Nell’ottobre 1916, dunque, Lawrence fu distaccato dallo Stato maggiore imperiale come ufficiale di collegamento presso Faysal e fin dall’inizio del suo mandato lavorò su due binari. Da un lato, coordinare la strategia araba con la volontà britannica di intrappolare nel pantano arabo il numero maggiore possibile di truppe ottomane, deviandole dall’impegno sui fronti della Siria e della Mesopotamia; dall’altro, ottenere la fiducia dei comandanti arabi e strutturare militarmente le bande e le tribù abituate al movimento nel deserto.
Faysal gli consiglia di cambiare modo di vestire per integrarsi totalmente con i suoi uomini: è così che nasce il mito dell’inglese in abiti bianchi capace di cavalcare a dorso di un dromedario alla testa di un esercito di 70mila uomini riorganizzato come efficace forza di guerriglia. L’attitudine delle tribù arabe alla conoscenza del deserto e la disparità di forze tra le truppe stanziate nella penisola e l’esercito dell’Impero ottomano spinsero Lawrence a individuare nella ferrovia dell’Hegiaz che collegava le province arabe al resto del territorio ottomano l’arteria più fragile del nemico. Analogamente a quanto accade nella guerra navale, la guerra condotta da Lawrence nel deserto non aveva in larga parte dei casi nell’occupazione del territorio la sua finalità. Piuttosto che puntare, come avrebbero preferito lo sharif e suo figlio, ad assediare un luogo dall’alto valore simbolico ma dallo scarso peso strategico come la città santa di Medina Lawrence consigliò gli arabi, di cui conosceva attitudini, lingua e costumi, a interpretare il conflitto in senso olistico, puntando su una guerriglia continua in cui avanzate e ritirate erano parte di un obiettivo più ampio, ovvero stremare gradualmente le forze ottomane, distruggerne le linee logistiche con il sabotaggio alla ferrovia dell’Hegiaz, abbatterne il morale e distruggerne le certezze.
“Per anni abbiamo vissuto a stretto contatto tra di noi, nel deserto nudo, sotto un cielo indifferente”, scrisse Lawrence nel suo saggio divenuto un classico della letteratura del Novecento. Dal suo quartier generale nel deserto del Wadi Rum Lawrence dava fondo a entrambi i suoi obiettivi, cercando di federare le tribù arabe per fare causa comune con l’Impero britannico e cercando di comprendere al meglio le loro rivendicazioni nazionali.
La campagna di Lawrence riuscì ad ottenere risultati notevoli. Nel luglio 1917 le truppe ottomane stanziate nella guarnigione di Aqaba, in Giordania, i cui principali contrafforti difensivi erano rivolti verso il mare, in previsione di un assalto della Royal Navy, videro spuntare da Est i guerrieri cammellati comandati da Lawrence d’Arabia, che ne travolsero le difese e presero la città mettendo fuori gioco l’intera guarnigione; trasformando da allora in avanti Aqaba in una pistola alla tempia di tutte le comunicazioni ferroviarie ottomane con l’Hegiaz. Questo accelerò l’avanzata del generale Allenby in Siria tra il 1917 e il 1918, e l’agognata meta della capitale Damasco fu, nell’ottobre 1918, raggiunta definitivamente anche grazie al decisivo sostegno di Feysal e Lawrence, che entrarono trionfalmente in città nel mese di novembre. Nella marcia di avvicinamento a Damasco, gli irregolari arabi avevano dato splendida prova di sè in battaglia, catturando la città di Deraa e avevano sostenuto, con raid contro le ferrovie e i convogli logistici, gli sforzi che avevano condotto i britannici a vincere la battaglia di Megiddo. Le conseguenze a lungo termine dell’impresa di Aqaba, compiuta al termine di una folle cavalcata nel deserto bruciato dal sole estivo e da temperature che superavano i 50 gradi centigradi, furono decisive per le sorti del conflitto.
□ □ □
## Problema proposto A
Nei record, rinomina "set apart" in "separated" nelle righe che vanno da quella che contiene "How far are" fino a quella che contiene "1078 centimetres", estremi inclusi, lasciando invariato tutto il resto. Riporta soltanto queste righe.

## Record forniti
□ □ □
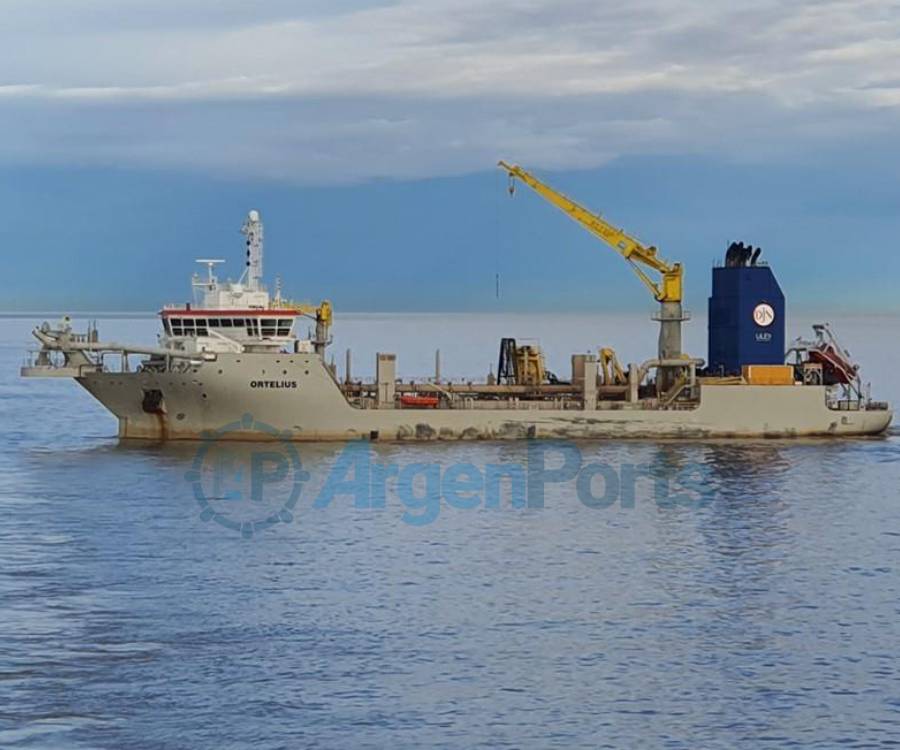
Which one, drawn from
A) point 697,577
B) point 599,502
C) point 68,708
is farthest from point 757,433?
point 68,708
□ □ □
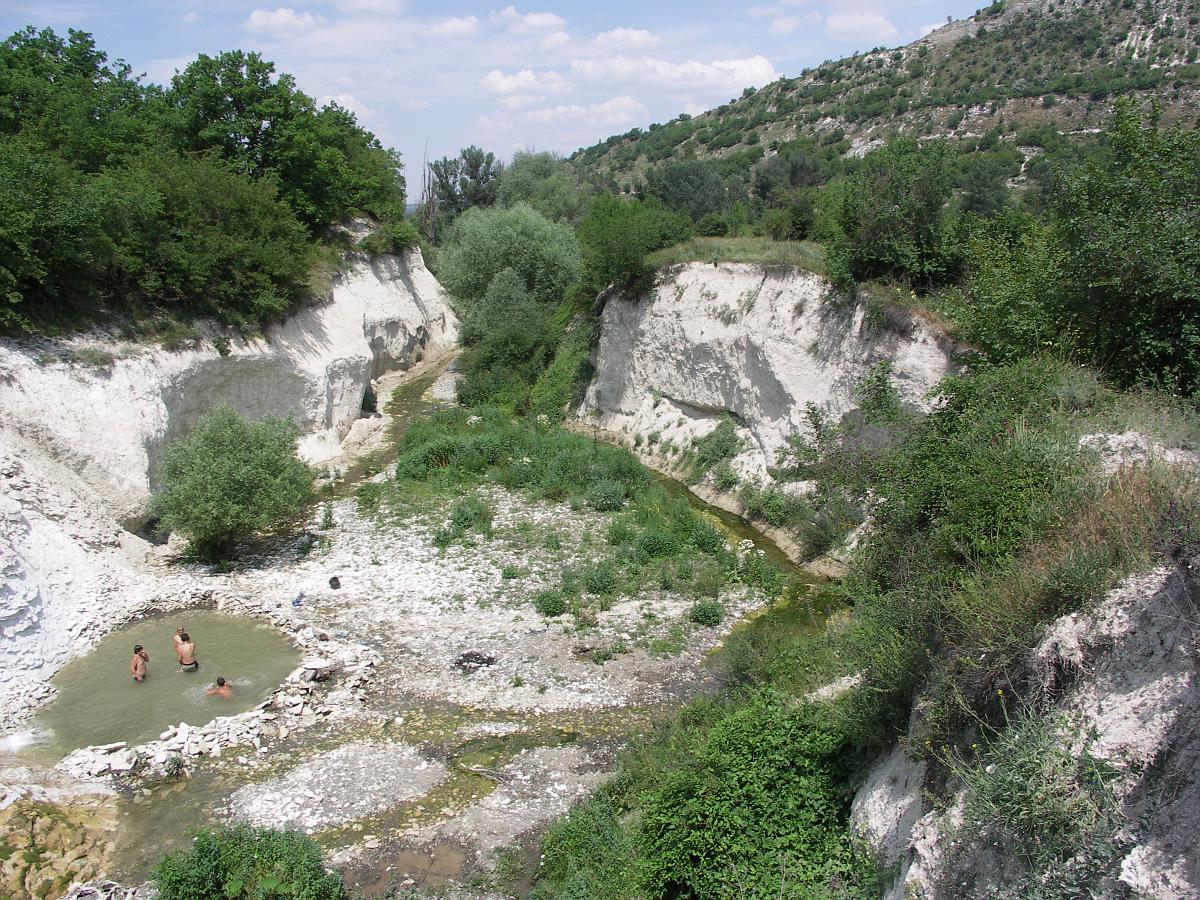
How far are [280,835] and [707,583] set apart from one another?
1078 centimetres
□ □ □
## Problema proposto B
Traduci in inglese questa frase del brano su Lawrence: «La campagna di Lawrence riuscì ad ottenere risultati notevoli.»

## Risultato del compito A
How far are [280,835] and [707,583] separated from one another?
1078 centimetres

## Risultato del compito B
Lawrence's campaign managed to achieve remarkable results.